* Directions for this task *
Could you extract every line of the records below and reproduce each one unchanged, word for word?

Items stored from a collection
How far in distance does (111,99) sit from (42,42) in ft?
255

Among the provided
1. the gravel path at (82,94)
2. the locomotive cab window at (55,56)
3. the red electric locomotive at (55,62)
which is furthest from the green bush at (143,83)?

* Answer to the exercise *
How far in distance does (111,99) sit from (42,42) in ft?
255

Among the provided
1. the gravel path at (82,94)
2. the locomotive cab window at (55,56)
3. the red electric locomotive at (55,62)
which is furthest from the green bush at (143,83)?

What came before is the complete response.